• [DIRECTIVE] Repeat word for word the lines of the items below, starting with the line that contains "What is the distance measured" and going on through the line that contains "5.01 meters", both of those lines included.

• [INFORMATION PROVIDED]
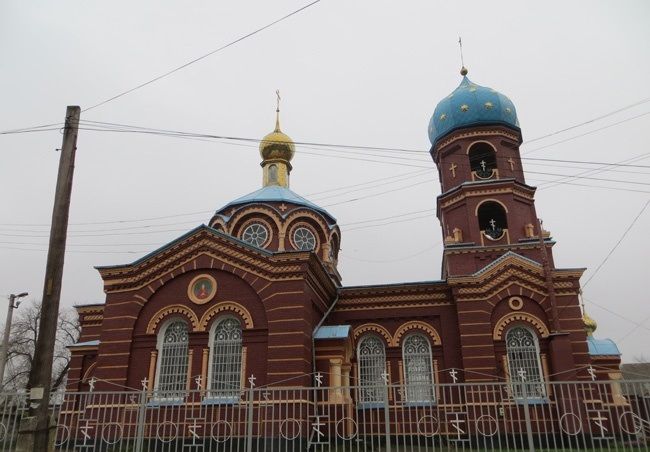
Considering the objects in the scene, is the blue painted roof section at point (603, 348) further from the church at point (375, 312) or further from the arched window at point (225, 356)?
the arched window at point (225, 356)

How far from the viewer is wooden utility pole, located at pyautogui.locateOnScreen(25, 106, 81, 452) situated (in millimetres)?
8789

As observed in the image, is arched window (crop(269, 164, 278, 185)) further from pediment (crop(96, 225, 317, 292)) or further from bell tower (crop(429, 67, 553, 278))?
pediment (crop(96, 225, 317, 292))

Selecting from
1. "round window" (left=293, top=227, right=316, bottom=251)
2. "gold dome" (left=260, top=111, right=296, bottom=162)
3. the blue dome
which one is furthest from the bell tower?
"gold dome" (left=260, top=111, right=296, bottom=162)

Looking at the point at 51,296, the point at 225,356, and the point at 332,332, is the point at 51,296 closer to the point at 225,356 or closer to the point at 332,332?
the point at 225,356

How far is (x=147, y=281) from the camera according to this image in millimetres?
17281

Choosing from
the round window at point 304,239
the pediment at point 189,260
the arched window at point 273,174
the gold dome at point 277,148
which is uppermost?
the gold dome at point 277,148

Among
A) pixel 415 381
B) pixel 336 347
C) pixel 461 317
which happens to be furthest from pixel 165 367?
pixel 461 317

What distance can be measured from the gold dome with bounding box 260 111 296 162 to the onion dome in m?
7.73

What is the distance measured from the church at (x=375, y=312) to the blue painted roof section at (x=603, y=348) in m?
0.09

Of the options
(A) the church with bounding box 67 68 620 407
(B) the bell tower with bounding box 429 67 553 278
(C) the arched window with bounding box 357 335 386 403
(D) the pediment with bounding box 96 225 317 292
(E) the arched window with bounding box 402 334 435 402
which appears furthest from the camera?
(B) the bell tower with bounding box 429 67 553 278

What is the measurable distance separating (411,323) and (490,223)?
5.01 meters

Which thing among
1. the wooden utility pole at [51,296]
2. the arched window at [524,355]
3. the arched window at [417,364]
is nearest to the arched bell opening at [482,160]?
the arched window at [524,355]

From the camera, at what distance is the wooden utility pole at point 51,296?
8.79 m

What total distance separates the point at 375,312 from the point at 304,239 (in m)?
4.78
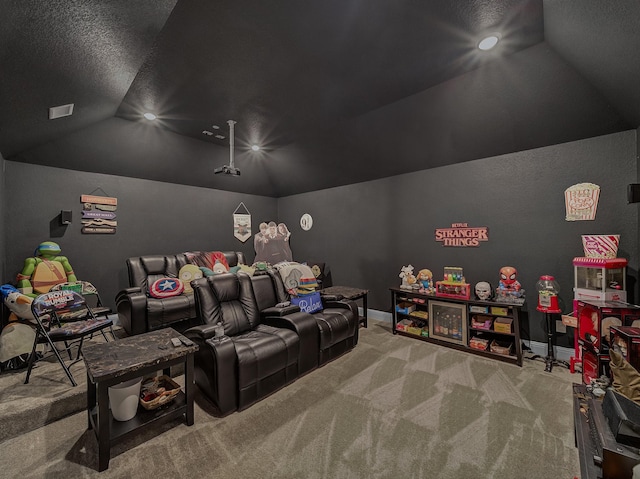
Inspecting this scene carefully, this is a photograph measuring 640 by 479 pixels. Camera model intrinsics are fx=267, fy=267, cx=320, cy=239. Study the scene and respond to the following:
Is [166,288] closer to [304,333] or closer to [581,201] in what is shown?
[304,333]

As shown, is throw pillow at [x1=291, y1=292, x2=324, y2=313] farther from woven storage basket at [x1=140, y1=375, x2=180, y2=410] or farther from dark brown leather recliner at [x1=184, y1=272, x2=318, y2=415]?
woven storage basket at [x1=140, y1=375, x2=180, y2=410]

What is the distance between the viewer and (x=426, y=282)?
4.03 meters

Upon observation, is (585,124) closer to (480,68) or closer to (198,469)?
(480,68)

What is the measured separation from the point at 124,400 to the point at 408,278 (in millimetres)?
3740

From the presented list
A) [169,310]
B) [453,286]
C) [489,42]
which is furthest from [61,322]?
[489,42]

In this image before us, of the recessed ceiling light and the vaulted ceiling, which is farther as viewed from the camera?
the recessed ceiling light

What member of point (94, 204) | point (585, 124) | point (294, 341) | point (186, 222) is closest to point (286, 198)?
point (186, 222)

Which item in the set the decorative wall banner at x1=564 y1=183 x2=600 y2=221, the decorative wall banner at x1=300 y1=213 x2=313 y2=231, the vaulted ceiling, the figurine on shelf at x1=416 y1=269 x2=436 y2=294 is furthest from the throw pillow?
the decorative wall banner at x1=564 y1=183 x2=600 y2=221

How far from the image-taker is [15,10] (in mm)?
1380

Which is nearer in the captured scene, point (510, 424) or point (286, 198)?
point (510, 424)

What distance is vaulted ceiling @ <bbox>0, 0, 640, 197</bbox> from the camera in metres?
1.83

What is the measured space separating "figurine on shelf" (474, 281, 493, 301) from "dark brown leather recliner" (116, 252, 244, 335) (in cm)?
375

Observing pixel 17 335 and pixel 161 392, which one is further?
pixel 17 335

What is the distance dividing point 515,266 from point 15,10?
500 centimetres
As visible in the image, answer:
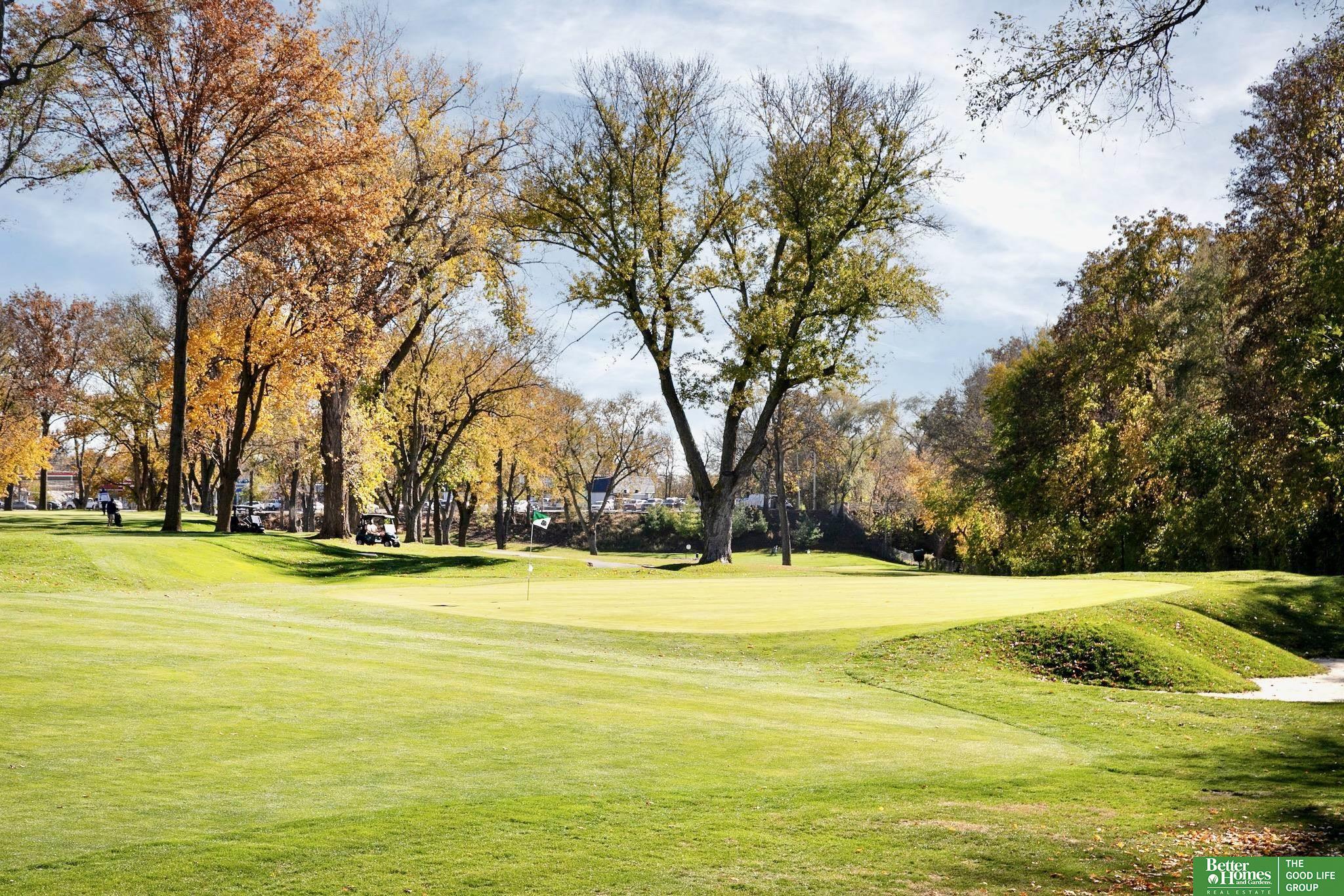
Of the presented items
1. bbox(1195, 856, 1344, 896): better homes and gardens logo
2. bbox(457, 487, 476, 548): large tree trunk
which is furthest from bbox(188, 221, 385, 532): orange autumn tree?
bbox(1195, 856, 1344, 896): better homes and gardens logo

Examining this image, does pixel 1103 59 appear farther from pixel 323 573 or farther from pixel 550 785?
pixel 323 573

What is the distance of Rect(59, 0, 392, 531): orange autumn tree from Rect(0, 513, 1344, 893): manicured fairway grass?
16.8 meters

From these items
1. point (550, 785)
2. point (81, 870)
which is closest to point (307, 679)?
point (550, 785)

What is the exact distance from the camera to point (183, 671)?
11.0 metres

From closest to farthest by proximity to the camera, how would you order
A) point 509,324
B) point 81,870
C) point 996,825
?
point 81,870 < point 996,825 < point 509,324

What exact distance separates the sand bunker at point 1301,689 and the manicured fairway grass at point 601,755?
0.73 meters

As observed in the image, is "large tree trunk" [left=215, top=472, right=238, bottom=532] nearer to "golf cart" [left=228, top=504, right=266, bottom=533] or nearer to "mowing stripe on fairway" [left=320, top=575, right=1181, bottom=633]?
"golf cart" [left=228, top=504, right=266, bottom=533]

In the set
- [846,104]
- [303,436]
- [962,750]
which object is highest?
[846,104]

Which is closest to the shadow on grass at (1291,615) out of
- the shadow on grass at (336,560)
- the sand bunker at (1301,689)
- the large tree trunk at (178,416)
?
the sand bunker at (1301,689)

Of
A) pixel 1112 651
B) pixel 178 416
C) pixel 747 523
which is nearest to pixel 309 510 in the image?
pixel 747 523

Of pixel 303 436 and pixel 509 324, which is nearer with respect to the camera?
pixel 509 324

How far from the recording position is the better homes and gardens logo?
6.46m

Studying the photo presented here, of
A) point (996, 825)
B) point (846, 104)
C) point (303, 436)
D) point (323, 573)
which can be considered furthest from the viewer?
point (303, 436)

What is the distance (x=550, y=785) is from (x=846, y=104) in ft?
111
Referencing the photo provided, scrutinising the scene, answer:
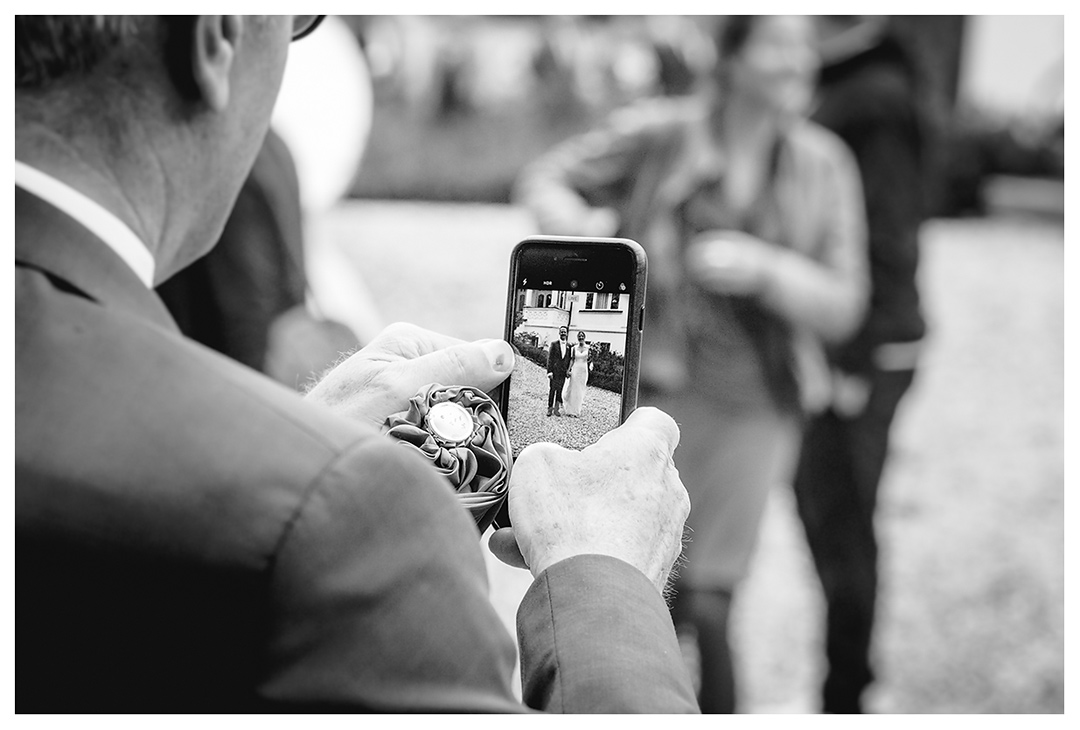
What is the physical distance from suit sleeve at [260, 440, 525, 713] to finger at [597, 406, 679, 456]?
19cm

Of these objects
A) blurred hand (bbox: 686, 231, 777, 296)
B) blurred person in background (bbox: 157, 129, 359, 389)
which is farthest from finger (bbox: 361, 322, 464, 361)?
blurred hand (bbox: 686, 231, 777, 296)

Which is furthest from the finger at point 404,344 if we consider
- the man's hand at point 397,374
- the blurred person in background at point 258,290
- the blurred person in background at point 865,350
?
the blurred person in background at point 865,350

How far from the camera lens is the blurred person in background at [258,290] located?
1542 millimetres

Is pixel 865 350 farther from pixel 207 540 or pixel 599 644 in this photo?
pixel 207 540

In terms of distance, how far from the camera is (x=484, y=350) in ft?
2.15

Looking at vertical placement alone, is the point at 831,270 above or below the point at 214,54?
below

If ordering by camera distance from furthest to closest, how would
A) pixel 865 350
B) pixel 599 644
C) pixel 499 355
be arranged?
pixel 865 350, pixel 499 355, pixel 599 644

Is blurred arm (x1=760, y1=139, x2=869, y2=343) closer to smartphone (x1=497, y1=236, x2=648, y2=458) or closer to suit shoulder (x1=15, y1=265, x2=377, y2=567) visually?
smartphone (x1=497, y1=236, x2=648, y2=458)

• [EXERCISE SOLUTION]
What is the distance measured from the church at (x=375, y=312) to the blue painted roof section at (x=603, y=348) in m?
0.09

Of the options
(A) the church with bounding box 67 68 620 407
(B) the bell tower with bounding box 429 67 553 278
(C) the arched window with bounding box 357 335 386 403
(D) the pediment with bounding box 96 225 317 292
(E) the arched window with bounding box 402 334 435 402
which appears furthest from the camera?
(B) the bell tower with bounding box 429 67 553 278

What is the measurable distance separating (411,323) and (490,223)?
5.01 meters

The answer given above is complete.